Nos últimos anos, o Brasil testemunhou uma explosão de novos empreendedores digitais. O comércio eletrônico tornou-se uma via de entrada para quem busca autonomia financeira e quer transformar uma ideia em negócio. Mas, por trás do entusiasmo, existe uma realidade dura: a taxa de mortalidade de novos e-commerces continua elevada.

A principal causa não é a falta de produtos ou de disposição para empreender, mas sim a dificuldade em gerar demanda consistente. Muitos começam investindo em estrutura, marketing e tecnologia antes de ter clareza sobre se existe mercado para o que estão oferecendo. Esse descompasso ajuda a explicar por que tantas iniciativas não resistem ao primeiro ano de operação.
O problema não está na abertura da loja, mas em atrair clientes
Abrir uma loja online é cada vez mais acessível; a barreira técnica foi drasticamente reduzida nos últimos anos. Porém, como costumo dizer, lançar um site sem demanda é como inaugurar uma loja física em uma rua sem movimento. O investimento inicial em estoque, plataforma e comunicação rapidamente se transforma em custo fixo, sem retorno proporcional.
Relatórios internacionais ajudam a dimensionar essa dor. Por exemplo, um estudo da Constant Contact revelou que 73% dos pequenos negócios não têm confiança em suas estratégias de marketing. Além disso, falta clareza sobre precificação, construção de vitrine digital e captação de tráfego. O resultado é um ciclo de investimentos desordenados, esgotamento de capital e frustração precoce.
O efeito colateral do excesso de pressa
Na ausência de demanda validada, muitos lojistas recorrem a soluções rápidas: contratam plataformas mais sofisticadas do que precisam, gastam em customizações, compram cursos e até terceirizam operações sem ter caixa para sustentar essas apostas.
Esse comportamento acelera a descapitalização. Em vez de ganhar tempo para ajustar estratégia, o empreendedor vê seu capital inicial, que deveria financiar os primeiros meses de operação, se esgotar em iniciativas de alto custo e baixo retorno imediato.

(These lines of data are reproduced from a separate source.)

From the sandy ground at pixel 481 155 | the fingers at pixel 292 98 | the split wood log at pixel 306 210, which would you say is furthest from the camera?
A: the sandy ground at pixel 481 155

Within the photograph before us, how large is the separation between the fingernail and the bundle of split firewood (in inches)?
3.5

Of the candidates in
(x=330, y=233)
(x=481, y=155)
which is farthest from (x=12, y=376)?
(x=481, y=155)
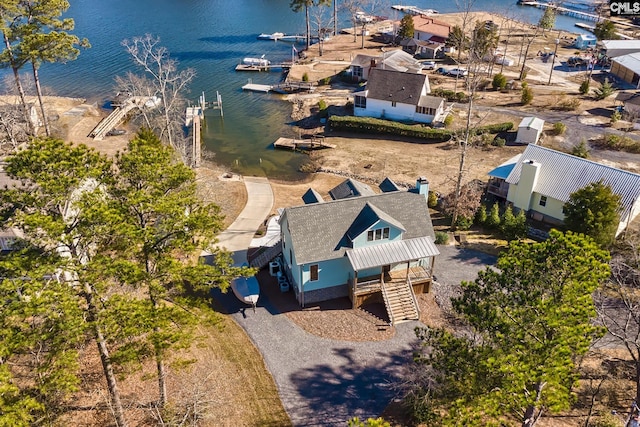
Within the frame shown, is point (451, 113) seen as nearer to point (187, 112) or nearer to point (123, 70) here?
point (187, 112)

A lógica invertida: validar antes de escalar
A experiência mostra que o caminho mais sustentável é começar em canais que já concentram tráfego qualificado, como os marketplaces. Eles oferecem três vantagens críticas:
1. Acesso imediato a compradores – a vitrine já está pronta e com fluxo constante.
2. Validação prática do sortimento – permite testar quais produtos geram interesse e margem.
3. Geração de caixa desde o início – receita que dá fôlego e reduz a ansiedade inicial.
Os números reforçam essa direção. Segundo o Relatório Estado do Comércio 2024, 95% dos executivos globais consideram os marketplaces essenciais para o crescimento e 70% já têm até metade da receita vinda desses canais. Mais do que uma “porta de entrada”, eles se consolidaram como eixo estratégico de distribuição.
A partir do aprendizado obtido nos marketplaces, faz sentido expandir para canais próprios, redes sociais e estratégias de fidelização. Assim, a construção de marca e comunidade se apoia em uma base de demanda já comprovada.
O papel da IA na multicanalidade
Se antes operar em múltiplos canais era um privilégio de grandes empresas, por exigir cadastros manuais, integrações complexas e acompanhamento operacional intenso, hoje a tecnologia está mudando esse cenário.
A inteligência artificial (IA) tornou viável a multicanalidade para pequenos e médios lojistas ao automatizar processos antes burocráticos e caros:
– Cadastro de produtos adaptado a cada canal.
– Sincronização de estoque e precificação dinâmica em tempo real.
– Análises de performance com recomendações estratégicas para alocação de esforços.
Essa mudança estrutural desloca o foco do empreendedor: em vez de gastar tempo em tarefas repetitivas, ele pode concentrar energia em estratégia, atendimento e inovação, que são os verdadeiros diferenciais competitivos.
Sobrevivência depende de validar demanda
O e-commerce brasileiro continuará atraindo novos empreendedores, mas a sobrevivência dependerá menos da capacidade de lançar lojas e mais da clareza em validar demanda antes de escalar operações.
A inteligência artificial surge como uma aliada nesse processo, reduzindo barreiras históricas e permitindo que mesmo pequenos vendedores atuem de forma multicanal. O desafio não é apenas abrir portas digitais, mas garantir que existam clientes passando por elas.
Validar antes de investir pesado pode parecer contraintuitivo para alguns, mas é o que separa negócios que se sustentam daqueles que se perdem no caminho. O futuro do e-commerce não será definido apenas por quem entra no jogo, mas por quem consegue construir demanda sólida desde o início.